> **SHORT EXERCISE**
Rewrite the listing below, substituting "height" for "elevation" and keeping everything else unchanged. Leave the pictures out of your answer.

> **INFORMATION GIVEN**
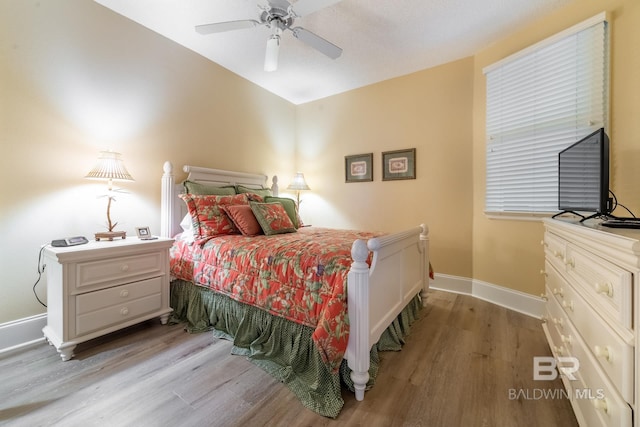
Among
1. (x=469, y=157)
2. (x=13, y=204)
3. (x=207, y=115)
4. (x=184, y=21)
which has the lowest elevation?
(x=13, y=204)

> **OUTPUT OF THE EXERCISE**
Among
1. (x=469, y=157)
2. (x=13, y=204)
3. (x=207, y=115)
4. (x=184, y=21)
which has the lowest height?
(x=13, y=204)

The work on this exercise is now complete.